-- Provided text --
/ 3 October 2010

Malema vows to fight for mine nationalisation

Malema Vows To Fight For Mine Nationalisation

ANC Youth League leader Julius Malema has promised to ensure that ANC leaders who oppose his efforts to put the country’s mines in the state’s hands are removed, the Sunday Independent reported.

“Comrades we are not threatened … we will fight until we realise economic freedom in our lifetime. Political power without economic power is useless,” he said at the launch of the league’s nationalisation campaign in Maandagshoek, Limpopo.

  • ANC national general council special report
  • If mining did not benefit the majority of South Africans, the league would ensure it didn’t benefit the minority of the country’s people either, he reportedly said.

    He referred to mines in Limpopo as “daylight robbers”.

    “The people who steal these resources play golf in London. They know nothing about your poverty. These mines [have] brought nothing but sickness.”

-- Dataset rows --

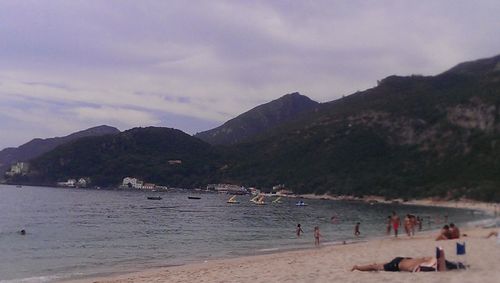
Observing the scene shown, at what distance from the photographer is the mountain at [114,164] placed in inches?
6850

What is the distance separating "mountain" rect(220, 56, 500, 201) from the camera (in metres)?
115

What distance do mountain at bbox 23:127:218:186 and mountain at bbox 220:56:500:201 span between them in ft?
50.2

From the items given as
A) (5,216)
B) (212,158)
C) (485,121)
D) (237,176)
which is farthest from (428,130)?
(5,216)

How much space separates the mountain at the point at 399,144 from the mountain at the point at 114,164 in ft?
50.2

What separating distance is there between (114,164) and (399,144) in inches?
3618

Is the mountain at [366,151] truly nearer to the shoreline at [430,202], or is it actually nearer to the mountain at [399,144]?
the mountain at [399,144]

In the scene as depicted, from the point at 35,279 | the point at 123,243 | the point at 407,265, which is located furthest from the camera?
the point at 123,243

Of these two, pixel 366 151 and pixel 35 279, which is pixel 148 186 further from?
pixel 35 279

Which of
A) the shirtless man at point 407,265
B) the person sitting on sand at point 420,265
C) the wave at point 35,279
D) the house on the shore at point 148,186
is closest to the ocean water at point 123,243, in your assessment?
the wave at point 35,279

-- Prompt A --
Duplicate the stretch of the Malema mining article from "ANC Youth League" through "in Maandagshoek, Limpopo.".
-- Prompt B --
Pick up the Malema mining article after its final sentence and write the next part.

-- Exercise response A --
ANC Youth League leader Julius Malema has promised to ensure that ANC leaders who oppose his efforts to put the country’s mines in the state’s hands are removed, the Sunday Independent reported.

“Comrades we are not threatened … we will fight until we realise economic freedom in our lifetime. Political power without economic power is useless,” he said at the launch of the league’s nationalisation campaign in Maandagshoek, Limpopo.

-- Exercise response B --
    On the agenda
    At the ruling party’s recent conference in Durban, the youth league succeeded in placing the nationalisation debate firmly on the agenda.

    At the start of the conference, the league’s secretary general, Vuyiswa Tulelo, spelled out the kind of position the league wanted from the national general council.

    “They must say we’ll talk about it again at the policy conference [in mid-2012] and take a decision at [the national conference in] Mangaung,” she said in the lobby of Durban’s Hilton Hotel.

    The nationalisation discussion was marked by booing and heckling, and leaders such as ANC secretary general Gwede Mantashe tried to shift the focus from mines by arguing that Postbank should be “nationalised” as a proper bank.

    In the end Deputy Public Enterprises Minister Enoch Godongwana and Planning Minister Trevor Manuel were brought out to explain the outcome of the discussion to the world’s media.

    Godongwana afterwards grudgingly admitted to journalists that “nationalisation got as far as it did” in the ANC’s cycle of debate because he, as chairperson of the economic transformation committee, had not done enough to counter the youth league’s discussion documents.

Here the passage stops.